The two teenagers were arraigned before a six-person panel in a stadium crowded with other masked young students. The video appeared to have been taken in 2022, according to the muted video shared by the outlet. Two officers were seen putting handcuffs on the boys’ wrists. The boys were reproved for not “deeply reflecting on their mistakes,” the BBC reported.

The boys’ names and addresses were revealed, and they were sentenced to 12 years of hard labor.

The BBC reportedly obtained the rare video from the South and North Development (SAND) institute, a research organization that works with North Korean defectors. The video is reportedly widely distributed in North Korea for ideology education.

“The rotten puppet regime’s culture has spread even to teenagers,” a narrator in the video said, apparently alluding to South Korea, according to the BBC. “They are just 16 years old, but they ruined their own future.”

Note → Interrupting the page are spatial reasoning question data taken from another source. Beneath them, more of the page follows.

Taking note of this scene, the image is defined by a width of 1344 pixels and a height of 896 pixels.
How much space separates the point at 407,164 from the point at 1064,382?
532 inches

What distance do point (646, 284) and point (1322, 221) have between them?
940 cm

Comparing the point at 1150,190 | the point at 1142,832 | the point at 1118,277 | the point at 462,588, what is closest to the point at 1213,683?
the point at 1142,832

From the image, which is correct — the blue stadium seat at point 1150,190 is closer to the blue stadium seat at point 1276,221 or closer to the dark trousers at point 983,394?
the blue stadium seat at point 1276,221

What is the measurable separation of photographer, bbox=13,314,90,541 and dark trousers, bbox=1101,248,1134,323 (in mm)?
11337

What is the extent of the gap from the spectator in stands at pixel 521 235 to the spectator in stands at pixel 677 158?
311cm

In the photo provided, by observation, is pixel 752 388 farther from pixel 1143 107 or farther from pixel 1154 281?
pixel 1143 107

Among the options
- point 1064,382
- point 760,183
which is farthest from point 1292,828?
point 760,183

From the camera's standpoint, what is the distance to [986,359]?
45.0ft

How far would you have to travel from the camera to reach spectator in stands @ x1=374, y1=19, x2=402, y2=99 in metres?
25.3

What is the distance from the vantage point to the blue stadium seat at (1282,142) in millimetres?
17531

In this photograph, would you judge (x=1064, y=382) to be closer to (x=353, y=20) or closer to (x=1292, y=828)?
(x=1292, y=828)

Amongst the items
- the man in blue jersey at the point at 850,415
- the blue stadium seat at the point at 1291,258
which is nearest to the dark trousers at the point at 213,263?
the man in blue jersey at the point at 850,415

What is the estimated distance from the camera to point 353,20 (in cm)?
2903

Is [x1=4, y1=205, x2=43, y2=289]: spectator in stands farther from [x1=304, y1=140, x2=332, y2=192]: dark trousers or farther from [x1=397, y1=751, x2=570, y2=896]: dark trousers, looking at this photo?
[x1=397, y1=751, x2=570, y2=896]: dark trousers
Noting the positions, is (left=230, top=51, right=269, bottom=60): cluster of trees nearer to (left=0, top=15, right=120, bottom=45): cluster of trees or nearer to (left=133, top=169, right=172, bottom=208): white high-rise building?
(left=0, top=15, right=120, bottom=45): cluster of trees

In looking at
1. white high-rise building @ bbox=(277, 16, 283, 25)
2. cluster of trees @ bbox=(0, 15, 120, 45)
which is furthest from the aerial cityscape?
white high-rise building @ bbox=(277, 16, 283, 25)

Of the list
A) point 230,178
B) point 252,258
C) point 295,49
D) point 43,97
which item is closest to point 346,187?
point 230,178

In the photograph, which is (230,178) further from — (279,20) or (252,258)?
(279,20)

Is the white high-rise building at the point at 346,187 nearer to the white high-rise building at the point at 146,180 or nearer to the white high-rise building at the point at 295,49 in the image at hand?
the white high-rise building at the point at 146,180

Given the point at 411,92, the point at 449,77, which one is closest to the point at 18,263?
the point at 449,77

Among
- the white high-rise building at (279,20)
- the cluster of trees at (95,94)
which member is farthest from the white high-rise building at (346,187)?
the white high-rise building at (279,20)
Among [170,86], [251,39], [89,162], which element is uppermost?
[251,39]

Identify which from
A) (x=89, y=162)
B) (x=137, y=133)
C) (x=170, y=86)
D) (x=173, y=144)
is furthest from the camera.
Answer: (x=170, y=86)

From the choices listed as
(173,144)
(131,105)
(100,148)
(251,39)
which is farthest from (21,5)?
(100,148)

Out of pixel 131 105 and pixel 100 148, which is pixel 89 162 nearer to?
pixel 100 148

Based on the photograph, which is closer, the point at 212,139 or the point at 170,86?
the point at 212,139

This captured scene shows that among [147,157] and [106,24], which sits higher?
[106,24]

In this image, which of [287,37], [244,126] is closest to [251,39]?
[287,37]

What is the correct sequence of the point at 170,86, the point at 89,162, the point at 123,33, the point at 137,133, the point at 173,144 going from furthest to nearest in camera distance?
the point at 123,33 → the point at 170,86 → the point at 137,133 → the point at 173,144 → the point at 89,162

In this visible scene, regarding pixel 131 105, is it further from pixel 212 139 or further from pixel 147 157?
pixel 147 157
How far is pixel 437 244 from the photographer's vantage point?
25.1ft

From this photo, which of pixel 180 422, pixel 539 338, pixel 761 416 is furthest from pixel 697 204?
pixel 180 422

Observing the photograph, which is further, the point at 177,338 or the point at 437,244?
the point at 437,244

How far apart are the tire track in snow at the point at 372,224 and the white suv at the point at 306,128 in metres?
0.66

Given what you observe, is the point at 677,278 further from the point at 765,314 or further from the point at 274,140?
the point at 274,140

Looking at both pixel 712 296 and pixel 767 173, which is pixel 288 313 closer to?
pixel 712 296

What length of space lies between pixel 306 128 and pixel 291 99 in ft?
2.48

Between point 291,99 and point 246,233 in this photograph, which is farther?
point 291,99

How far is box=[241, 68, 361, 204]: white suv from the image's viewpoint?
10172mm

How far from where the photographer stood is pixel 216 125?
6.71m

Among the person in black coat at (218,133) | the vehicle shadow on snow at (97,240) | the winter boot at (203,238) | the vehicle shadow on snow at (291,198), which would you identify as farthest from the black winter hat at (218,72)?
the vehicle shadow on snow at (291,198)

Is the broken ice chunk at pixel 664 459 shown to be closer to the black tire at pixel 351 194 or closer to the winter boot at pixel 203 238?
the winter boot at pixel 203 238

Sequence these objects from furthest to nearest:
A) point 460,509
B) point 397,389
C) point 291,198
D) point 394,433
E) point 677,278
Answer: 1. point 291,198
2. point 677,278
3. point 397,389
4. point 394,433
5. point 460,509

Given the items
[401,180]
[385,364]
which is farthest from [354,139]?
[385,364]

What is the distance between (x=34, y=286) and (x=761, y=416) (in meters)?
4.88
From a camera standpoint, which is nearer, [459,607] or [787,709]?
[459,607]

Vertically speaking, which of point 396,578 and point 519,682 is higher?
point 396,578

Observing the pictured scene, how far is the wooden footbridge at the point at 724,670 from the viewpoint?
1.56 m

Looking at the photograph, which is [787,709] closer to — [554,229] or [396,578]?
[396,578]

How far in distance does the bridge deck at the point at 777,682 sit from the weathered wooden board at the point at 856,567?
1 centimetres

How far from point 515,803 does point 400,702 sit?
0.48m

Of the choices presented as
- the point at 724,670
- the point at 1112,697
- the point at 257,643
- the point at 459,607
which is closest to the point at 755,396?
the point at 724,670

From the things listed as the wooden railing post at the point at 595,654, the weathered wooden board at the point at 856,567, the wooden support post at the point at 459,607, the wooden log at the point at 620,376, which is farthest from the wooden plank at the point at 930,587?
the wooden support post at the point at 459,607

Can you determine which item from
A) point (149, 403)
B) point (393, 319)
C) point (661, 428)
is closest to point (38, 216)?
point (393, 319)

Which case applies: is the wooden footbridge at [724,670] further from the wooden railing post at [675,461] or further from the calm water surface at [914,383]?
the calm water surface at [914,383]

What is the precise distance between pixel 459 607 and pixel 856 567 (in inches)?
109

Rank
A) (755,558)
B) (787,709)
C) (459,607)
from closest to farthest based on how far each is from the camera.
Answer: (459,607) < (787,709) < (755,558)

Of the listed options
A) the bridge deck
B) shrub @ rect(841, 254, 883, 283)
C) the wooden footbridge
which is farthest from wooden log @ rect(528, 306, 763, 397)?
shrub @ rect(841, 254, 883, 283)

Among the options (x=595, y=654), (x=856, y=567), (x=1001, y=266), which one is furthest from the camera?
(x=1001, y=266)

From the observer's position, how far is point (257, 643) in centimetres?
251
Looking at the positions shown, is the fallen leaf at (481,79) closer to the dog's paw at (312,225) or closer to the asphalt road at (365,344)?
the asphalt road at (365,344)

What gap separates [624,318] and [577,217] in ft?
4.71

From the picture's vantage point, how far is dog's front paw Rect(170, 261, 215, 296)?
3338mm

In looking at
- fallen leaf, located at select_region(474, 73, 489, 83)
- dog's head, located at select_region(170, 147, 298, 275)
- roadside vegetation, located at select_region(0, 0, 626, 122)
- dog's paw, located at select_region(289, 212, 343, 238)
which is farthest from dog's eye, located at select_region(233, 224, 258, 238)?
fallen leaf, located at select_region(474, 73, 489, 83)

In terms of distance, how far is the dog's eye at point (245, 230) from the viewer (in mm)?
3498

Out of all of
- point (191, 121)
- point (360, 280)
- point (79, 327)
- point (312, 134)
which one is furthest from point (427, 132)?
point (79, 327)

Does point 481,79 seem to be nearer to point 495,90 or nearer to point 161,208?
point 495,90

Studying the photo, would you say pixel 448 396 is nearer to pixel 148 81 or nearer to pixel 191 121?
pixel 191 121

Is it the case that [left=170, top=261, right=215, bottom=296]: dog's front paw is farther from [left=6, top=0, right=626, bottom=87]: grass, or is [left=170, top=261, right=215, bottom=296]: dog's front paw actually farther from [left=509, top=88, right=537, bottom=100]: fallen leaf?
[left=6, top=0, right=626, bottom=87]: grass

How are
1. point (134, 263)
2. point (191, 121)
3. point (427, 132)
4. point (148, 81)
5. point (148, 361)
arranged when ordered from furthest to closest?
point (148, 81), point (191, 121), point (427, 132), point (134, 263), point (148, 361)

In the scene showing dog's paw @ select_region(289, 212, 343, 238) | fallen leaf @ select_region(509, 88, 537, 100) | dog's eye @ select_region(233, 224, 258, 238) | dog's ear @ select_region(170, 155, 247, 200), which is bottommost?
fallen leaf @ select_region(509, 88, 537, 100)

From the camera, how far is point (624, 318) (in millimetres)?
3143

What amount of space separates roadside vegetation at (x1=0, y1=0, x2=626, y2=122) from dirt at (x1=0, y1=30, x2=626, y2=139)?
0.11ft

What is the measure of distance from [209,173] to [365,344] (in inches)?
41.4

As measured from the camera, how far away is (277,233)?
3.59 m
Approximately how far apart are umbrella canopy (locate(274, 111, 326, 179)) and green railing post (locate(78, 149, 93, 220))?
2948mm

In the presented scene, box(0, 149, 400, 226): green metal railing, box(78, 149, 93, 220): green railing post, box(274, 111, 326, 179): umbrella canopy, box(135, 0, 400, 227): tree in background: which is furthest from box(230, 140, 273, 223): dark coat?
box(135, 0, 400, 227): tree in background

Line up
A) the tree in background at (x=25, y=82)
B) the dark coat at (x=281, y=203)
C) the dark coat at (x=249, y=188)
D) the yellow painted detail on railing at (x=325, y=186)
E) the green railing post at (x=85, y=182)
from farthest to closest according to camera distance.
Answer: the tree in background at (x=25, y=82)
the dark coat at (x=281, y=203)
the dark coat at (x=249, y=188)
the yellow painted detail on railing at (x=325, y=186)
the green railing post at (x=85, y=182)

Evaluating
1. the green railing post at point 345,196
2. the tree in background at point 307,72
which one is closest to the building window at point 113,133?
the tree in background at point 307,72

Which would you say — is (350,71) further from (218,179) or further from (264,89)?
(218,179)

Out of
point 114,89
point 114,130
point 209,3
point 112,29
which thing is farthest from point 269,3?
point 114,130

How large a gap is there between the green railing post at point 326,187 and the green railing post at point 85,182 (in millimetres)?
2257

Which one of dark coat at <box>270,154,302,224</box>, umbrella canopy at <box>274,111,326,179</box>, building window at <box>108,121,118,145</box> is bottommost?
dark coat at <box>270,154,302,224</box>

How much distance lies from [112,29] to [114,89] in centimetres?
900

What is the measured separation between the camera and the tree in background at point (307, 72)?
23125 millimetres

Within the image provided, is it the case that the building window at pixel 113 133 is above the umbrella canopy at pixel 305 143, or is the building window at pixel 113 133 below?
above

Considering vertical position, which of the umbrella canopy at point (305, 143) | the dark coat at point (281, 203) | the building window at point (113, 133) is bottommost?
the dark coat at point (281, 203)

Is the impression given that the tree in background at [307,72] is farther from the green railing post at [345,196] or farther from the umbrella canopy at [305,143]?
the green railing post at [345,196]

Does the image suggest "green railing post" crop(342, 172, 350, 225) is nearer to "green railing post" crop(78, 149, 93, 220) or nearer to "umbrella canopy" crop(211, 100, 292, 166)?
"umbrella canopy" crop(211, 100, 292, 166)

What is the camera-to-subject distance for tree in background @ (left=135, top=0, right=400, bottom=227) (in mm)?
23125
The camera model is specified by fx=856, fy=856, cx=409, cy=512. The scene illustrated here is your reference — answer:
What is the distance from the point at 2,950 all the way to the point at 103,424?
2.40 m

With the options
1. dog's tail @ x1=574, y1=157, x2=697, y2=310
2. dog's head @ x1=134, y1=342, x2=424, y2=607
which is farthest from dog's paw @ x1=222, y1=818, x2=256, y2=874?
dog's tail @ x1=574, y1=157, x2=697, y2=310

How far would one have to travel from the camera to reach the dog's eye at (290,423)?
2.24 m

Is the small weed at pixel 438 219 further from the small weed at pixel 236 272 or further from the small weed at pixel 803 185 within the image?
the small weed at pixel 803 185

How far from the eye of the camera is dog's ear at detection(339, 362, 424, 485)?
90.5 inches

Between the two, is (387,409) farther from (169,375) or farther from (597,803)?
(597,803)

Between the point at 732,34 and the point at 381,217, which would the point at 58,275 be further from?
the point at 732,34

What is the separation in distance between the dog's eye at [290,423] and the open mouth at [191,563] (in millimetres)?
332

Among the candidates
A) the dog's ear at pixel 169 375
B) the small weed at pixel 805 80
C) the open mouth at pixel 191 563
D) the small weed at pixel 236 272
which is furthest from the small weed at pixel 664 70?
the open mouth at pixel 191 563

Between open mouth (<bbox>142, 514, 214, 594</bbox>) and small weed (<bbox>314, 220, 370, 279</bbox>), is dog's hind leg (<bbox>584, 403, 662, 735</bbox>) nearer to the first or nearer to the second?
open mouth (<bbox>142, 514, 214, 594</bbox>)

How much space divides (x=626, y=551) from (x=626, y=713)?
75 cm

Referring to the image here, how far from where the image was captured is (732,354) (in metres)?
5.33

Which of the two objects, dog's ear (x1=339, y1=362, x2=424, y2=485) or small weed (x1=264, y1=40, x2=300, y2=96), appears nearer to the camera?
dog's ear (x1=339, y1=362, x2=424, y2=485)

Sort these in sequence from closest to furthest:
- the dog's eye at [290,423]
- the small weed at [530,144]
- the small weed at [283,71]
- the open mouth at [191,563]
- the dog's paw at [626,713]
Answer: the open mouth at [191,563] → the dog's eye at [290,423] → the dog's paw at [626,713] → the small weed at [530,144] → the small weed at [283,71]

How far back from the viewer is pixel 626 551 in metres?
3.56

The North Korean regime tightly controls access to information in the hermit kingdom, with international internet access inaccessible to most, cell phone usage heavily surveilled and foreign media broadcasts and dramas forbidden, although South Korean dramas appear to be popular, according to the Center for Strategic and International Studies. (RELATED: Kim Jong Un Reportedly Introduces Ban Against ‘Non-Socialist’ Haircuts)

“[North Korea’s dictator Kim Jong-un] personally ensures that the [North Korean] media only imparts content that praises the party, the military, and himself,”  according to Reporters Without Borders (RWB) stated. The RWB ranked North Korea the lowest on its 2023 Press Freedom Index, just beneath China.

South Korean entertainment began making its way into North Korea in the 200s via South Korea’s “sunshine policy” of unconditional aid to the impoverished country, the BBC reported. Seoul reportedly ended the policy in 2010, alleging corruption and no positive change in Pyongyang’s disposition. Still, South Korean dramas kept getting smuggled into North Korea via China.